Losses, meanwhile, deepened. The company posted a net loss of Rs 24.16 lakh for the quarter, compared to Rs 18.81 lakh in the June quarter and Rs 39.69 lakh in the same period last year. For the six months ended September 2025, the cumulative loss stood at Rs 39.69 lakh, while the full-year loss for FY25 was reported at Rs 60.72 lakh.
Expenses continued to outweigh income by a wide margin. Total expenses for the quarter came in at Rs 24.30 lakh, led by employee benefit costs of Rs 6.51 lakh and other expenses of Rs 17.78 lakh. Earnings per share remained in the red at Rs (0.11) for the quarter.
The balance sheet reflects a company with significant assets on paper but limited operational momentum. Total assets stood at Rs 23,065.57 lakh as of September 30, 2025, broadly unchanged from March 2025. Equity share capital remained steady at Rs 2,152.50 lakh, while total equity was reported at Rs 18,004.85 lakh.
Cash and cash equivalents saw a modest uptick to Rs 6.75 lakh from Rs 4.68 lakh earlier, supported by a positive operating cash flow of Rs 180.01 lakh for the period.
Yet, beneath these numbers lies a more complex narrative. The company’s auditors flagged their inability to obtain sufficient evidence to form a conclusion on the financial statements, citing lack of access to records. They also raised concerns over the company’s ability to continue as a going concern, pointing to insufficient funds, delayed recoveries, and stalled content investments.
Adding to the governance overhang, the company disclosed that Rana Zia has resigned as whole-time director, effective October 16, 2025, citing other professional commitments. The resignation, noted and accepted by the board, also brings an end to her role across company committees.
Regulatory pressures continue to loom large. The Securities and Exchange Board of India has already initiated penal actions for non-compliance with listing norms, with trading in the company’s shares remaining suspended. There is also a risk of promoter demat accounts being frozen.
Legacy legal issues remain unresolved. A substantial deposit of Rs 694,027.88 thousand linked to the long-running OFCD dispute involving Sahara group entities is still under the purview of the Supreme Court of India. Restrictions on asset disposal continue to weigh on the company’s financial flexibility.
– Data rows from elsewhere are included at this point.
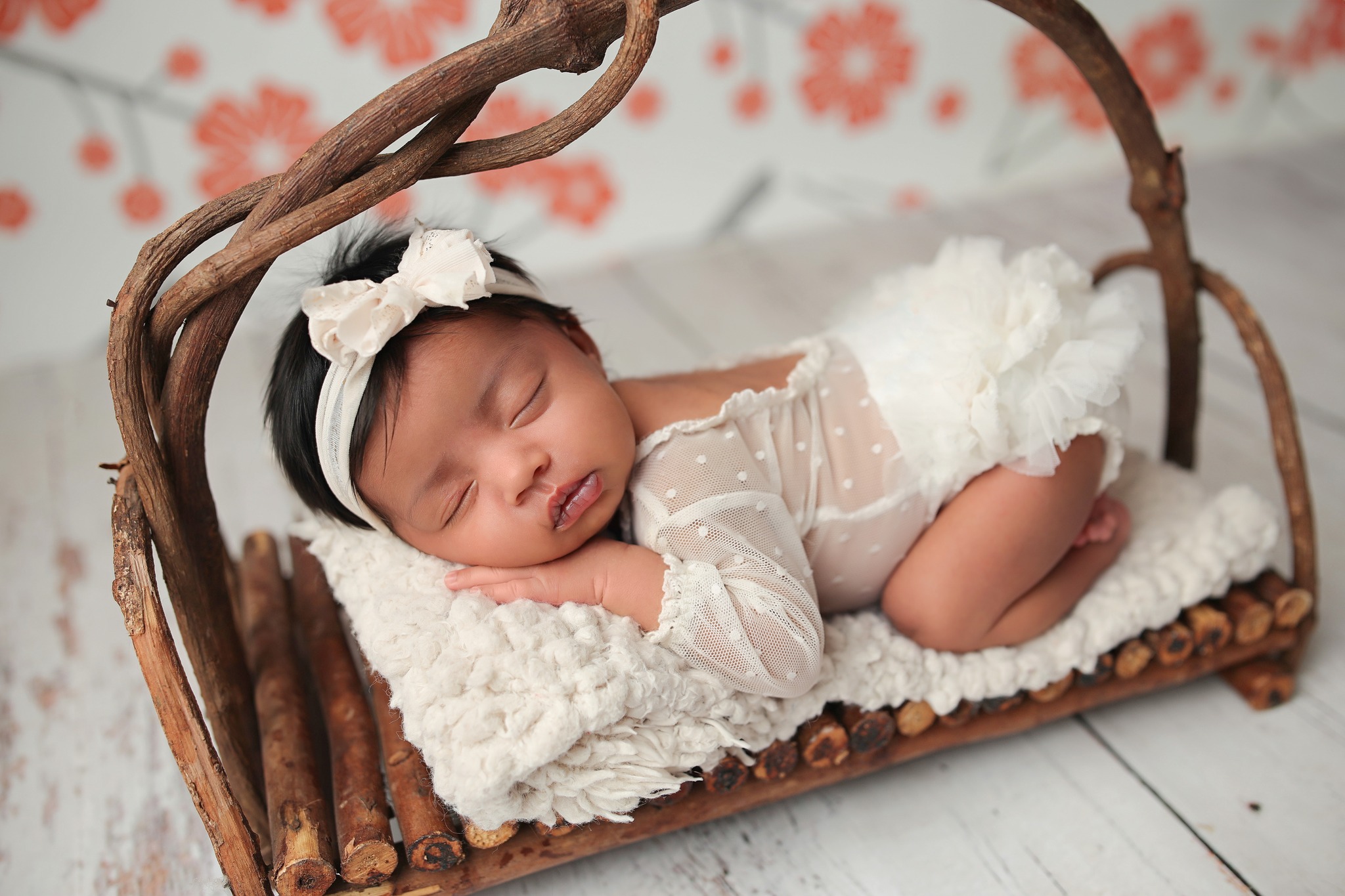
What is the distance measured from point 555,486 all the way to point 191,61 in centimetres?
174

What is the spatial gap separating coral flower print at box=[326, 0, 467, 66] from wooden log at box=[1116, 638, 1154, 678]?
6.23 ft

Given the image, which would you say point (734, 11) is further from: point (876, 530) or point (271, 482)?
point (876, 530)

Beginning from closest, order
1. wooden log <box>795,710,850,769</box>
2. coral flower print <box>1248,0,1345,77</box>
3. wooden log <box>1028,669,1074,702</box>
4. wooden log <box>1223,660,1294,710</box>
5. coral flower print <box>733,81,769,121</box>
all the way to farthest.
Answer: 1. wooden log <box>795,710,850,769</box>
2. wooden log <box>1028,669,1074,702</box>
3. wooden log <box>1223,660,1294,710</box>
4. coral flower print <box>733,81,769,121</box>
5. coral flower print <box>1248,0,1345,77</box>

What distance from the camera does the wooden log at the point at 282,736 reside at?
0.96 meters

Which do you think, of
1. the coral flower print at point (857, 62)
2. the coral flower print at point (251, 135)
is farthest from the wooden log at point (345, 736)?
the coral flower print at point (857, 62)

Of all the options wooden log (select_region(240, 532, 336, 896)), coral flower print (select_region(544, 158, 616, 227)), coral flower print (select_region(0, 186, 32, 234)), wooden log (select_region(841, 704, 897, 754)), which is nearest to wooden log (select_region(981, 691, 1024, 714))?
wooden log (select_region(841, 704, 897, 754))

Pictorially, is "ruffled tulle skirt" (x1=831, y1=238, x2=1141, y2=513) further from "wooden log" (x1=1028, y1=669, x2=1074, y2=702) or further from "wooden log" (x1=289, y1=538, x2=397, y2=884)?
"wooden log" (x1=289, y1=538, x2=397, y2=884)

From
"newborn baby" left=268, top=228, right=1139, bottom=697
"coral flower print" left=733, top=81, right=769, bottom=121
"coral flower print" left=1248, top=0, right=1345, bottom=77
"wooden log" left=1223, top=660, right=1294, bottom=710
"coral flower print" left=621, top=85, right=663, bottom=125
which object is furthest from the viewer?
"coral flower print" left=1248, top=0, right=1345, bottom=77

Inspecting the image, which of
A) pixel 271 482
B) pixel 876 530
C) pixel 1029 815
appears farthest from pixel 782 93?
pixel 1029 815

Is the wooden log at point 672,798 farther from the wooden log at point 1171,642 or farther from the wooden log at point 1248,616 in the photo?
the wooden log at point 1248,616

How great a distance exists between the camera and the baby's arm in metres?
1.05

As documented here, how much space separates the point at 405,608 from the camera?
104 centimetres

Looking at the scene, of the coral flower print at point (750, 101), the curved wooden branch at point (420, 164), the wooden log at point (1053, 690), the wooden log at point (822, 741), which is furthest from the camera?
the coral flower print at point (750, 101)

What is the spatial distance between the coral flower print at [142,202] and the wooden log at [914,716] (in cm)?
198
Operationally, challenges persist across multiple fronts. Advances worth Rs 1,92,916 thousand given for film content remain stuck, with delays in project completion and uncertain recoverability. The company’s YouTube channel, despite being operational, has generated no revenue for over three years due to compliance lapses. In a further twist, management has indicated that revenues may have been fraudulently diverted through unauthorised changes to its AdSense account, with a police complaint in the works.
There are also missed revenue opportunities. Television content rights continue to be used by a related party despite the expiry of the licence agreement, with fresh negotiations still underway.
For now, Sahara One Media and Entertainment Limited appears caught between legacy disputes and present-day operational hurdles. As losses linger and governance questions mount, the road to recovery looks less like a sprint and more like a slow trudge through shifting sands.